3

from the book Stroustrup - Programming: Principles and practices using C++. In §17.3, about Memory, addresses and pointers, it is supposed to be allowed to assign a char* to int*:

char ch1 = 'a';
char ch2 = 'b';
char ch3 = 'c';
char ch4 = 'd';
int* pi = &ch3;   // point to ch3, a char-size piece of memory
*pi = 12345;      // write to an int-size piece of memory
*pi = 67890;

graphically we have something like this:

char address to int pointer

quoting from the source:

Had the compiler allowed the code, we would have been writing 12345 to the memory starting at &ch3. That would definitely have changed the value of some nearby memory, such as ch2 or ch4, or we would have overwritten part of pi itself.

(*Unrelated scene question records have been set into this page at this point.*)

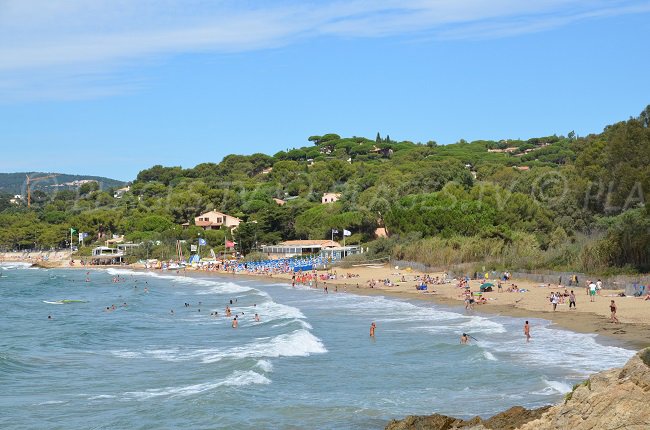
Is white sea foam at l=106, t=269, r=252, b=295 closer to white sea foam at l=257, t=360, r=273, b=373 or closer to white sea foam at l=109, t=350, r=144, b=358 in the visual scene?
white sea foam at l=109, t=350, r=144, b=358

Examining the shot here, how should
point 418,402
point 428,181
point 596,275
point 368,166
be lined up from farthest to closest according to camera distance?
point 368,166
point 428,181
point 596,275
point 418,402

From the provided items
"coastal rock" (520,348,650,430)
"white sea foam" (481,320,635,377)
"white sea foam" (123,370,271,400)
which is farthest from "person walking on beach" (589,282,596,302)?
"coastal rock" (520,348,650,430)

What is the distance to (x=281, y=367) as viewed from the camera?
26984mm

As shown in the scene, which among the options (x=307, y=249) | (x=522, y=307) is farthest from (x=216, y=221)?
(x=522, y=307)

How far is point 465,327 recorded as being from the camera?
34812 millimetres

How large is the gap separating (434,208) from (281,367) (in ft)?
153

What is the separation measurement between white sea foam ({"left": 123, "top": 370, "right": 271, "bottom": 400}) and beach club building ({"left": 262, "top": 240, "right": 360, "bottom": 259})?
192ft

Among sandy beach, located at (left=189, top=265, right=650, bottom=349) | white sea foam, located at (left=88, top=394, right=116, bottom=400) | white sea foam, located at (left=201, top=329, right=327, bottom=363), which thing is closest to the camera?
white sea foam, located at (left=88, top=394, right=116, bottom=400)

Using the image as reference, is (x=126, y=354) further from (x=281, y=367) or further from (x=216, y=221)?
(x=216, y=221)

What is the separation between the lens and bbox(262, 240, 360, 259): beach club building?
279ft

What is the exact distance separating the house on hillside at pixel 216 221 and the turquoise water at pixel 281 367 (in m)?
68.7

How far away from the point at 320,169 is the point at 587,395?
470ft

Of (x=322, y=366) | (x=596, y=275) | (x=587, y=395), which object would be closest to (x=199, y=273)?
(x=596, y=275)

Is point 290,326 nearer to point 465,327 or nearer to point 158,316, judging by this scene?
point 465,327
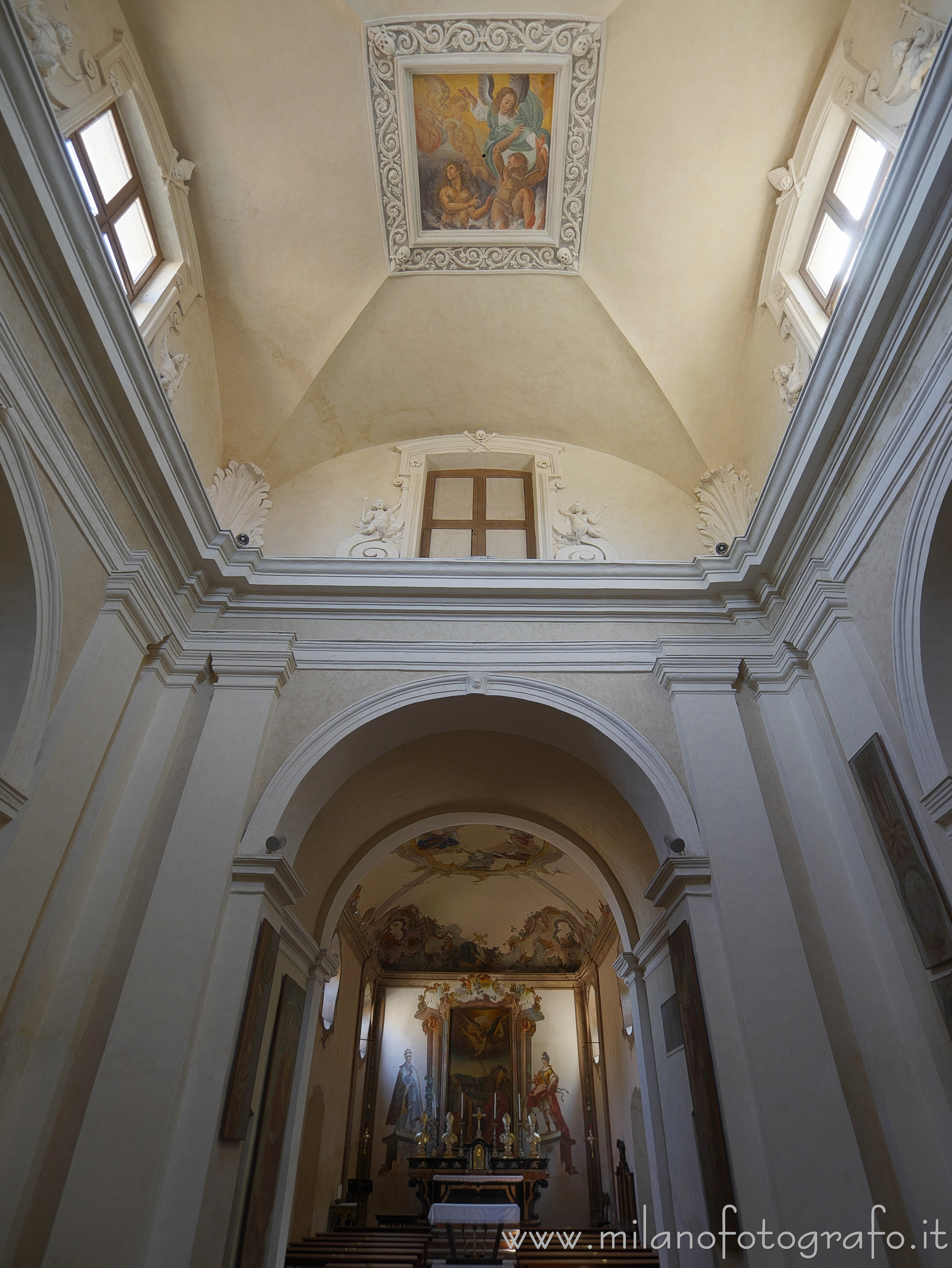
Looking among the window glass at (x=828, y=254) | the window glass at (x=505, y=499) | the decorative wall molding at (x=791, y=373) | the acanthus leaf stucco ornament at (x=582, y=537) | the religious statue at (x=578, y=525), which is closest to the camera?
the window glass at (x=828, y=254)

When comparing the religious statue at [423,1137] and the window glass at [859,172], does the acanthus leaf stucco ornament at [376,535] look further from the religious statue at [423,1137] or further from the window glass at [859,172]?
the religious statue at [423,1137]

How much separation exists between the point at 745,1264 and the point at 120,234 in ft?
28.1

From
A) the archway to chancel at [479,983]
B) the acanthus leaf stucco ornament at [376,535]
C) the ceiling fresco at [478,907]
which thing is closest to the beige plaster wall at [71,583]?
the acanthus leaf stucco ornament at [376,535]

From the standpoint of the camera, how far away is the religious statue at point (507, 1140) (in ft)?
46.4

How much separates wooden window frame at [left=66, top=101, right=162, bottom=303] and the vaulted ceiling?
701mm

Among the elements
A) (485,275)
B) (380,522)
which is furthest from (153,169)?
(380,522)

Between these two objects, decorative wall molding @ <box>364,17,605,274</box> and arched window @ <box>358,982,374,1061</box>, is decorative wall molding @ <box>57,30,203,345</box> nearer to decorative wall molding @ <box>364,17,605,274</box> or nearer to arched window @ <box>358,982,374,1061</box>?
decorative wall molding @ <box>364,17,605,274</box>

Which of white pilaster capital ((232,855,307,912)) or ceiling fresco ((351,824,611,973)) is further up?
ceiling fresco ((351,824,611,973))

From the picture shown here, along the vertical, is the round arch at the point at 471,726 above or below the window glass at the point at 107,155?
below

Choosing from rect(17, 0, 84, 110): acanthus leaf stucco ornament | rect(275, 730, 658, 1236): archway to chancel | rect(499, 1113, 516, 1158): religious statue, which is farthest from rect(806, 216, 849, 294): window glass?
rect(499, 1113, 516, 1158): religious statue

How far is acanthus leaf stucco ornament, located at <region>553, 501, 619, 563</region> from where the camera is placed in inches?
335

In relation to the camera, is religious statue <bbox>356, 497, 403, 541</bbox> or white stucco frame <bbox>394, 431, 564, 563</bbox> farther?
white stucco frame <bbox>394, 431, 564, 563</bbox>

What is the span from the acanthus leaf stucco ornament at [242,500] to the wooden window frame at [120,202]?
6.57 feet

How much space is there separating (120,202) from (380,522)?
378 cm
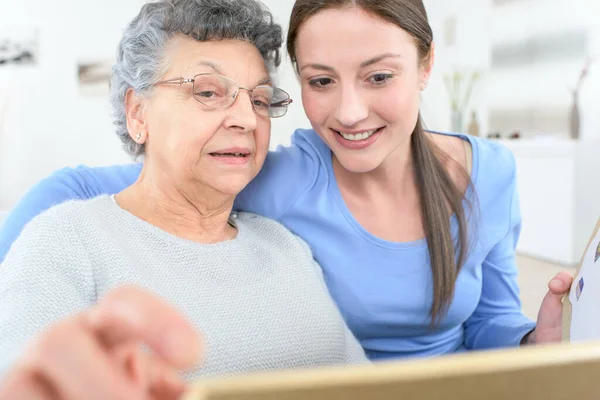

In that case, the next assignment *pi = 67890 would place 67890 in some completely different part of memory.


I don't understand, why the next assignment would place it: in some completely different part of memory? The address stored in int *pi is still &ch3, so that assignment would be overwrite the content at that address, i.e. 12345. Why it isn't so?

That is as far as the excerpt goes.